Sunday, February 09, 2020

Killing Gophers II


Weather: We’ve gone from very cold (6 degrees F) on Wednesday to very warm (60 degrees F) yesterday. A 56 degree swing in four days. There’s still ice in shadows on western sides of fences and buildings, but the driveway gets soft in the afternoon. It’s only safe to drive in and out early in the morning, and never safe to walk in some areas.

Last snow: 1/16. Week’s low: 6 degrees F. Week’s high: 60 degrees F in the shade.

What’s green: The junipers, yuccas, and other evergreens, grape hyacinths, vinca, coral bell, and blue flax leaves

What’s turned red or purple: Sandbar willow and some rose branches; alfilerillo and coral beards tongue leaves

What’ turned brown or yellow: Weeping willow, arborvitae and some other evergreen leaves

Tasks: I called my tree trimmer on Thursday to schedule an estimate. He said he hadn’t been working this week because of the cold. To someone from Michigan, who grew up with tales of Paul Bunyan, that seemed a little odd.

Logging was done in winter when the ground was so hard sleds could be used to move trees from forests to shipping points. While there were professional timbermen, many were local farmers, often young men trying to accumulate the cash to buy land.

Then I looked at the average coldest temperatures in the northern part of Michigan’s lower peninsula. In Manistee, on the Lake Michigan side it’s 30 degrees F; in Saginaw on the Lake Huron side it’s 28.9. The Michigan figures are higher than our average low of 14, [1] though we’re much farther south.

Lakes and altitude make a difference.

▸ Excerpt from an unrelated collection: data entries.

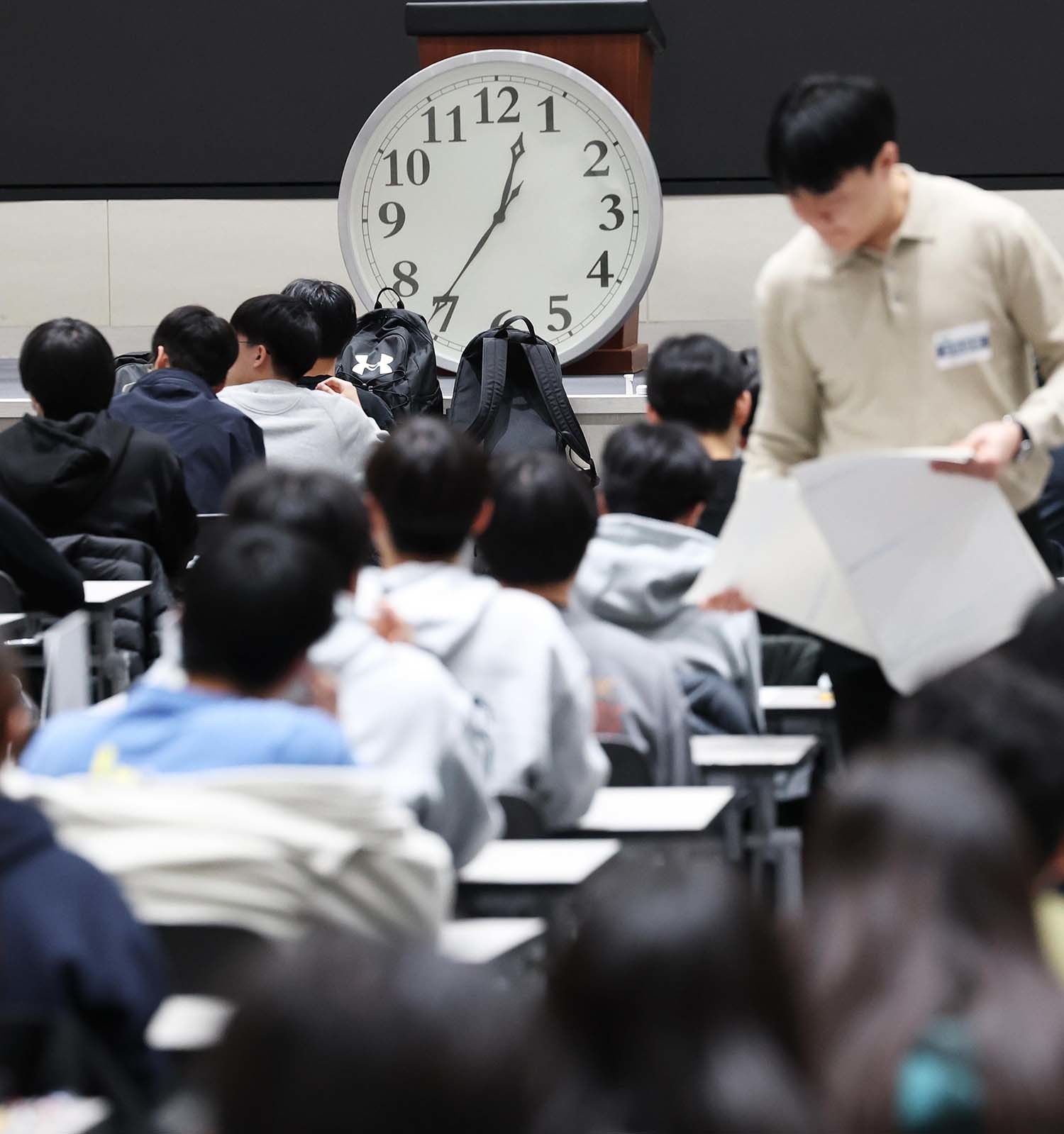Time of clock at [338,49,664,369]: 12:36
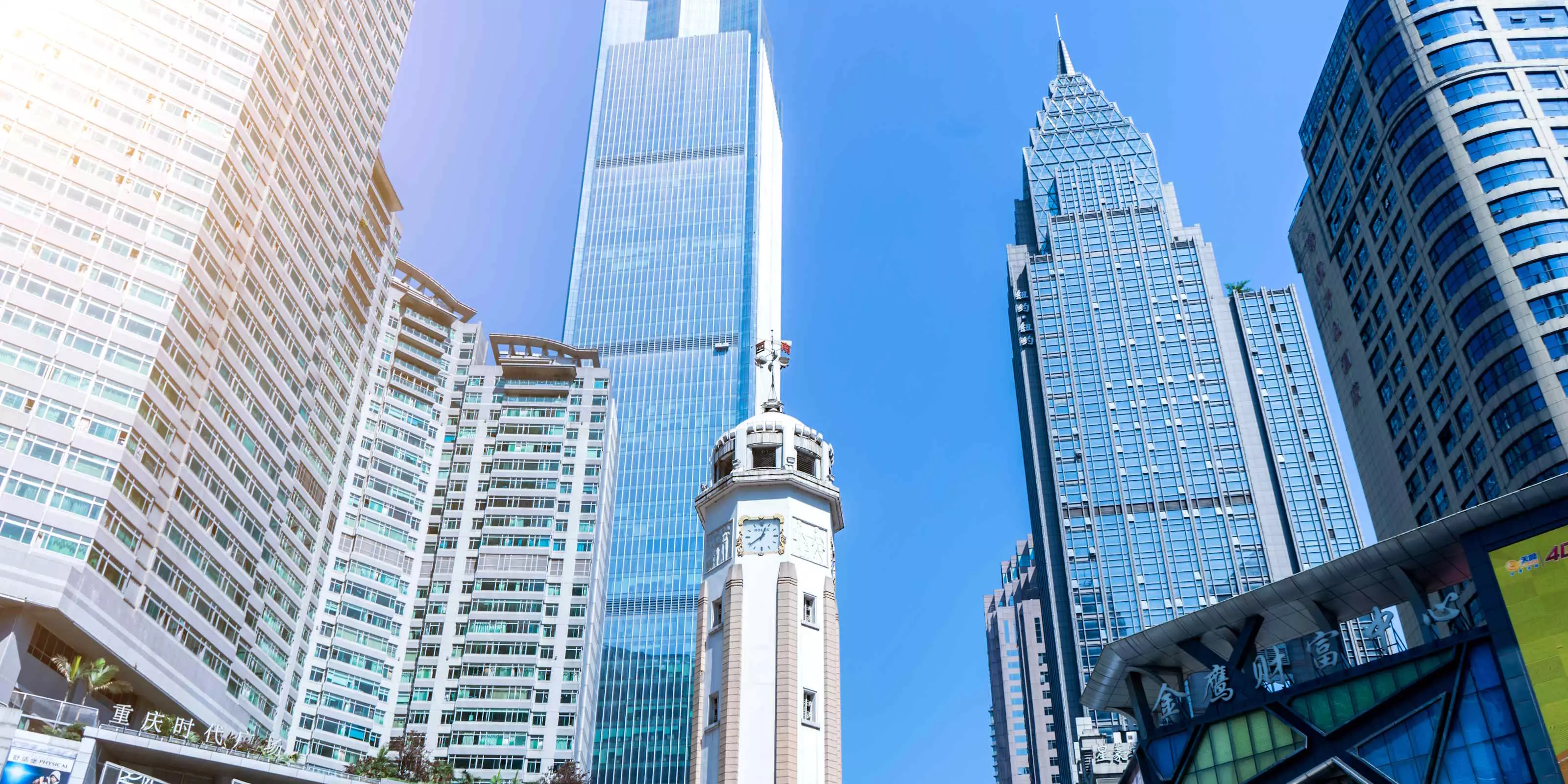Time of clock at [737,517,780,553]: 12:38
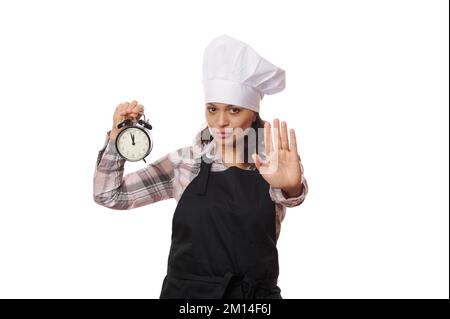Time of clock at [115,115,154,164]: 11:57
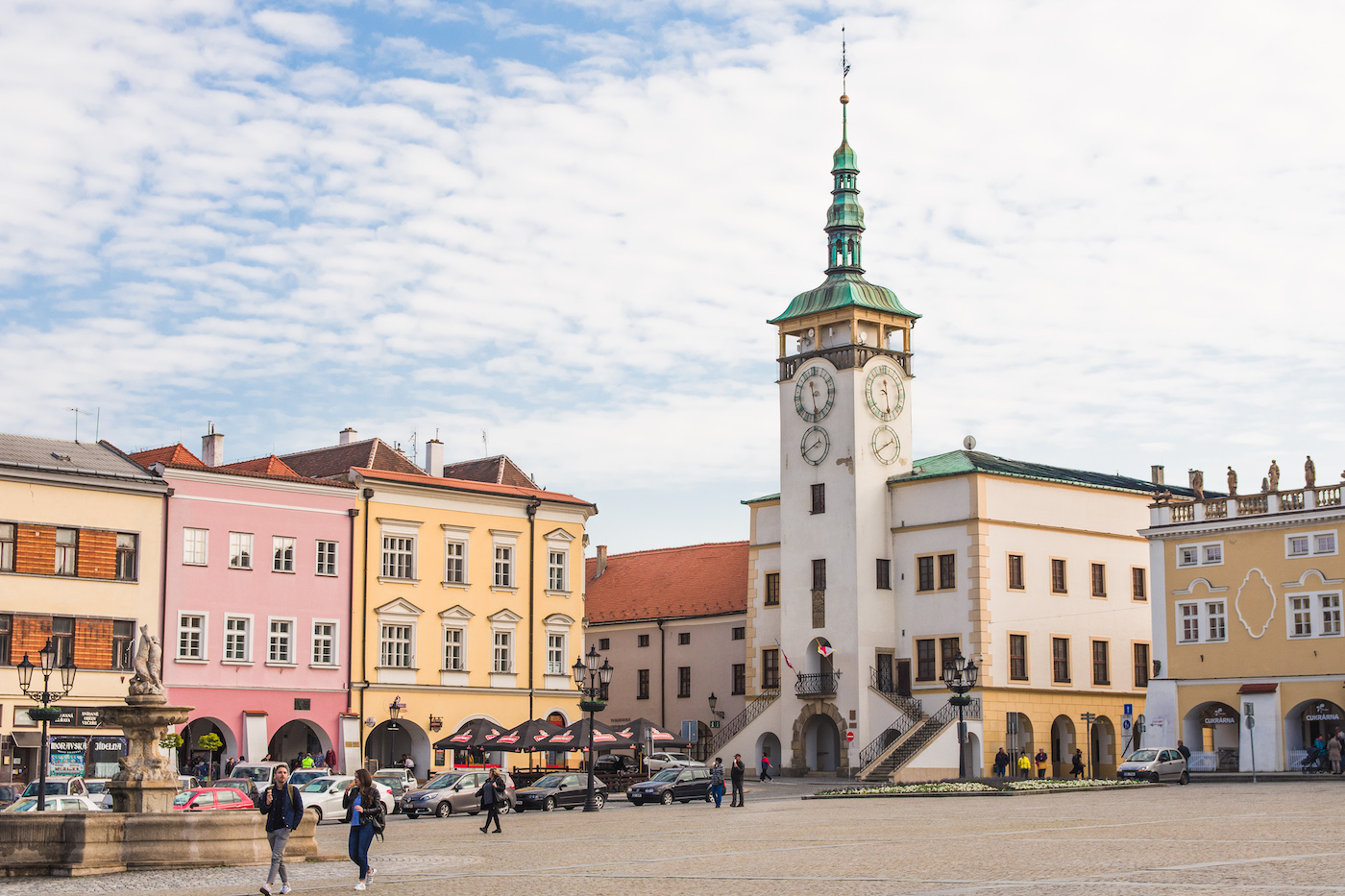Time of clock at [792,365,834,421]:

In New Mexico, no one is used to the kind of winter temperatures we had this past week, and some of the equipment may not have lubricants that are effective when it’s that cold.

When men aren’t used to the cold, they get hurt. And, probably many did in Michigan in the logging era when OSHA didn’t exist and hired men were deemed expendable.

Men living at home today call in sick when they don’t want to work. Men in isolated lumber camps didn’t have that choice if they wanted to eat.

Animal sightings: Everything is staying hidden


Weekly update: I discovered I made a mistake a few weeks ago when I said the gopher killer I bought contained arsenic. I found a picture of the label that showed it was strychnine. Not a lot safer: a lethal does of arsenic for humans is 1 to 3 milligrams; [2] it’s 1.5 to 2 milligrams for the other. [3]

When I was researching ways to get rid of the animal that was burrowing everywhere, I read that ranchers used to drive their trucks into infested fields, connect a hose to the exhaust, and pump carbon monoxide into the burrows. I thought about that but lacked a hose and clamps, and didn’t want to drive my car over the native grasses.

I couldn’t find the original reference this week, but learned online that it was a common practice. So common, that there are companies today that sell portable machines one can use to do the same thing.

But do they work? Gophers are solitary creatures. So while, there may be a number living in a field, each has its own network of tunnels. One can’t stick a hose anywhere and clear an entire field. One has to find the central point in each network.

In the meantime, the gophers have heard the abnormal activity above ground. Roger Baldwin found they could sense the presence of the gas, and immediately blocked off that part of their tunnel. One of the available machines was about 68% effective with gophers, but for some reason was much more useful on ground squirrels.

The cost of the machines is high. One doesn’t buy a tractor or truck to kill a rodent; one uses something at hand. However, machines that served no other purpose ranged from $1,300 to $15,000 in 2016.


Notes on photographs:
1. Cliff rose (Purshia mexicana) has kept green in its leaves this winter; 11 December 2019.

2. Apache plume (Fallugia paradoxa) leaves have faded in the cold; they’ll be replaced in the spring; 9 February 2020.

3. Label from a gopher killer product.

End notes:
1. Wikipedia. "Manistee, Michigan," "Saginaw, Michigan," and "Española, New Mexico."

2. "Arsenic Toxicity." Centers for Disease Control. Environmental Health and Medicine Education website.

3. "Strychnine." Centers for Disease Control. The National Institute for Occupational Safety and Health website.

4. Roger A. Baldwin and Ryan Meinerz. "Assessing the Efficacy of Carbon Monoxide Producing Machines at Controlling Burrowing Rodents." Vertebrate Pest Control Research Advisory Committee. Final report, June 2016.